Specific step is as follows:

Variation detection is carried out based on the DNA information of the DNA sample to be measured, while using GATK and SoapSnp, so as to true The variation information of the fixed DNA sample to be measured；And

Based on the variation information of the DNA sample to be measured, determine whether the DNA sample to be measured is ancient DNA,

Wherein, it is instruction of the DNA sample to be measured for Gu DNA there are at least one of following state:

(1) the deamination feature that is presented below as of sequencing read: relative to reference genome, 5 ' ends of the sequencing read and There is the mutation of C- > T and G- > A greater than 10% in 3 ' ends；

(2) the fragmentation feature that sequencing read is presented below as: relative to reference genome, 5 ' ends of the sequencing read It is dramatically increased again toward the ratio that previous base is purine, and 3 ' ends significantly increase toward the ratio that the latter base is pyrimidine again Add,

Using SoapSnp carry out the variation detect when, export cns format as a result,

The variation information of the DNA sample to be measured includes single nucleotide variations information.

3, gender individual belonging to ancient DNA sample is determined

Specific step is as follows:

Based on the DNA information of the DNA sample to be measured, at least one of following sex determination's parameter is determined: comparing to X and contaminate The sequencing read of colour solid and the quantity compared to the sequencing read of Y chromosome than, compare sequencing read and comparison to X chromosome To the quantity ratio of the sequencing read of No. 8 chromosome, the sequencing depth of each chromosome and the heterozygote ratio of each chromosome；With And

Based at least one of described sex determination's parameter, gender individual belonging to the ancient DNA sample to be measured is determined, In:

(1) it compares to the sequencing read of X chromosome and the quantity ratio of the sequencing read of comparison to Y chromosome close to 9:1, is Individual belonging to the ancient DNA sample to be measured is the instruction of male；It compares the sequencing read of X chromosome and compares to No. 8 and dye The quantity ratio of the sequencing read of body is the instruction that individual belonging to the ancient DNA sample to be measured is women close to 1:1；

(2) the sequencing depth of Y chromosome and the sequencing depth of other chromosomes are close, are the ancient DNA sample institutes to be measured Belong to the instruction that individual is male；The sequencing depth of Y chromosome is the Gu to be measured significantly less than the sequencing depth of other chromosomes Individual belonging to DNA sample is the instruction of women；

(3) the heterozygote ratio of X chromosome is the Gu DNA to be measured significantly less than the heterozygote ratio of other chromosomes Individual belonging to sample is the instruction of male；The heterozygote ratio of X chromosome is not significantly less than the heterozygote ratio of other chromosomes Rate is the instruction that individual belonging to the ancient DNA sample to be measured is women.
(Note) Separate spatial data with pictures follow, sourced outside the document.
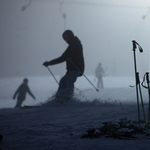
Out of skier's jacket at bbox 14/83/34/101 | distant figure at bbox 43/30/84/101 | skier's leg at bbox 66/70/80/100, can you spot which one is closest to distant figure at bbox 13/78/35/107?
skier's jacket at bbox 14/83/34/101

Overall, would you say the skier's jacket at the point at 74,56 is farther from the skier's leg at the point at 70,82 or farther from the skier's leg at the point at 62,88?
the skier's leg at the point at 62,88

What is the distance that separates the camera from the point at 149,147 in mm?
1749

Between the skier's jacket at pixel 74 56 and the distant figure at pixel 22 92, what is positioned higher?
the skier's jacket at pixel 74 56

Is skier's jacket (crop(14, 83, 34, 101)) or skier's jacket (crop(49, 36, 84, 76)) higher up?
skier's jacket (crop(49, 36, 84, 76))

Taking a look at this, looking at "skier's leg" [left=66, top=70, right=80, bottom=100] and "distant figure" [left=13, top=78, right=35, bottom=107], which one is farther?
"distant figure" [left=13, top=78, right=35, bottom=107]

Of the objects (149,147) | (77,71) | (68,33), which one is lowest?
(149,147)

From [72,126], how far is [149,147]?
1.05 meters

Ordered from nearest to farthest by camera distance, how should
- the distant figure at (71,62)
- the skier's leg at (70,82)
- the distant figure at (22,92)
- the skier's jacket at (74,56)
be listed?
the skier's leg at (70,82) < the distant figure at (71,62) < the skier's jacket at (74,56) < the distant figure at (22,92)

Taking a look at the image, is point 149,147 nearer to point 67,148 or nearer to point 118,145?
point 118,145

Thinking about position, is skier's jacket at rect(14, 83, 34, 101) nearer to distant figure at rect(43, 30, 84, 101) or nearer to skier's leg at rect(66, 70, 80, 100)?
distant figure at rect(43, 30, 84, 101)

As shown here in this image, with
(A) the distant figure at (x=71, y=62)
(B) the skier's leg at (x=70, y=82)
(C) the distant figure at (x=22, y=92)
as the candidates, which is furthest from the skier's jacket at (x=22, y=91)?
(B) the skier's leg at (x=70, y=82)

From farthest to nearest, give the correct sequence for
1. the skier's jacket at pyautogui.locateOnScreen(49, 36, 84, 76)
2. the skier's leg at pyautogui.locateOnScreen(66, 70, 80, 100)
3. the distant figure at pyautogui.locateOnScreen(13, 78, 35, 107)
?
the distant figure at pyautogui.locateOnScreen(13, 78, 35, 107) → the skier's jacket at pyautogui.locateOnScreen(49, 36, 84, 76) → the skier's leg at pyautogui.locateOnScreen(66, 70, 80, 100)

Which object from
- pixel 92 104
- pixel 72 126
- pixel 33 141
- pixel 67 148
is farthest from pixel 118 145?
pixel 92 104

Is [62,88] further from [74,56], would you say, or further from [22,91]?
[22,91]
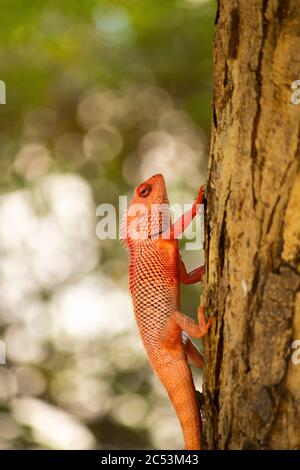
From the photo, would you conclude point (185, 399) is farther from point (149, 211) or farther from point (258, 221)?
point (258, 221)

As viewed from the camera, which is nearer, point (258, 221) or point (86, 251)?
point (258, 221)

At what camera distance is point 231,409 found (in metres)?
3.07

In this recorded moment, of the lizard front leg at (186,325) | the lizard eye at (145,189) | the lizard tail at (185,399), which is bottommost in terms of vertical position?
the lizard tail at (185,399)

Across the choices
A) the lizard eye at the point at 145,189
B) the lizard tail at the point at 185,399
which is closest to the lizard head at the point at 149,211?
the lizard eye at the point at 145,189

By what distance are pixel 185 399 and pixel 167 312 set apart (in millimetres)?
504

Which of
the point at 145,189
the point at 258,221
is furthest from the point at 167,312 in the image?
the point at 258,221

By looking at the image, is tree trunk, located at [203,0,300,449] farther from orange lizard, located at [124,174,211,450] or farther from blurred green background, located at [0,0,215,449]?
blurred green background, located at [0,0,215,449]

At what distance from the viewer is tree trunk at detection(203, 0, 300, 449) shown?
112 inches

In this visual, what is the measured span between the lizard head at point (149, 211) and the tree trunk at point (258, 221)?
1400 millimetres

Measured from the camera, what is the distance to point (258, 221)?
114 inches

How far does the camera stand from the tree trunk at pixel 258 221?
9.36ft

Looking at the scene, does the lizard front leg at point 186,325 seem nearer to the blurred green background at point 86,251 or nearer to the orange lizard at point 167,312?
the orange lizard at point 167,312

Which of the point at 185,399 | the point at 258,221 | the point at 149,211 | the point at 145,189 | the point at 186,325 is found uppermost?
the point at 145,189
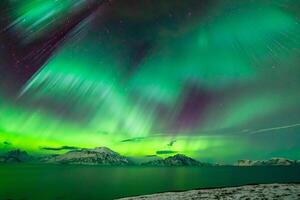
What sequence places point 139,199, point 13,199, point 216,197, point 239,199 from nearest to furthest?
point 239,199 < point 216,197 < point 139,199 < point 13,199

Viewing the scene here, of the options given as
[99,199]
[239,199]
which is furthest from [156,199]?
[99,199]

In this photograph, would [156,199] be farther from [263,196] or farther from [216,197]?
[263,196]

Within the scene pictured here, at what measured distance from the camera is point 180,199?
32375 millimetres

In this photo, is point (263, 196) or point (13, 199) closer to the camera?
point (263, 196)

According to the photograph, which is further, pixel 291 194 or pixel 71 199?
pixel 71 199

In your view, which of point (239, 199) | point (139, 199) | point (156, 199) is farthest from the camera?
point (139, 199)

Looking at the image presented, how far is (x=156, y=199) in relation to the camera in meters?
34.3

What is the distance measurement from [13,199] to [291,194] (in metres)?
52.9

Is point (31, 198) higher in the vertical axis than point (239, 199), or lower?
higher

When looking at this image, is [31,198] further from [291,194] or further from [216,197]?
[291,194]

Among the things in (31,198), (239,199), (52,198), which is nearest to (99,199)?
(52,198)

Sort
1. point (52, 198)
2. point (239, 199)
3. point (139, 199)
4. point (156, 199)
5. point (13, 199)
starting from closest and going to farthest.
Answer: point (239, 199), point (156, 199), point (139, 199), point (13, 199), point (52, 198)

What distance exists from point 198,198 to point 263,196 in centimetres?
689

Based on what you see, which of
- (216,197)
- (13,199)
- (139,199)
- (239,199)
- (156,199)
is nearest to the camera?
(239,199)
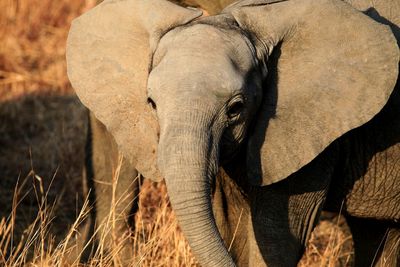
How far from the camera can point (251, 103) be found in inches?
163

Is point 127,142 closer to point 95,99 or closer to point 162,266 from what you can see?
point 95,99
4, male's modern times DNA pollution rate in women Gu DNA sample is determined

Specific step is as follows:

C=(y/R) × (1/n),

Wherein, the Y chromosome specific region is obtained by following methods: the mankind are referred to the Y chromosome base of genome Because sequences segmentation is at the artificial read set of 30bp or so length；The artificial read set and the mankind are referred into genome Part not comprising Y chromosome is compared, to obtain the artificial read by comparison；For all artificial by what is compared Read only retains the artificial read for the comparison mistake of 3 bases or more occur, then removes the people comprising repetitive sequence region again Part work and part study section, then remaining owner's part work and part study section forms the Y chromosome specific region.The mankind are Hg19 with reference to genome.

Embodiment 1

The method of the invention according to shown in above-mentioned " conventional method " is standardized information point to ancient DNA sample to be measured Analysis, specific as follows:

Wherein, ancient 2: 1 hominid skeleton samples of DNA sample to be measured and 1 ancient human's sample of hair.This 2 ancient raw Object sample standard deviation by Chinese Academy of Sciences and ancient vertebrate animals ancient human research institute provide, the unearthed age about before 3000-8000, Wherein 1 is hominid skeleton sample (Human_Bone), and 1 is ancient human's sample of hair (Human_Hair) (being shown in Table 1).

Detailed process is as follows:

One, the acquisition of Illumina bis- generations sequencing data

The present invention is based on Illumina bis- generations sequencing data, the DNA of 2 extinct plants and animal samples is extracted and banking process is detailed in:

[1]N.Rohland,M.Hofreiter.Ancient DNA extraction from bones and teeth [J].NATURE PROTOCOLS,2007,2(7):1756-1762.doi:10.1038/nprot.2007.247；

[2]M.T.Gansauge,M.Meyer.Single-stranded DNA library preparation for the sequencing of ancient or damaged DNA[J].NATURE PROTOCOLS,2013,8(3):737- 748.doi:10.1038/nprot.2013.038

By referring to be incorporated by herein.

Sequencing strategy used by ancient human's sample uses 2000 PE 50 of Illumina Hiseq, the original of each sample See Table 1 for details for the sequencing data amount of machine Fastq format under beginning.Wherein, during building library, sample of hair generates deamination Uracil removed, sample bone does not process uracil.Bone and the last sequencing data amount of sample of hair are 15Gb。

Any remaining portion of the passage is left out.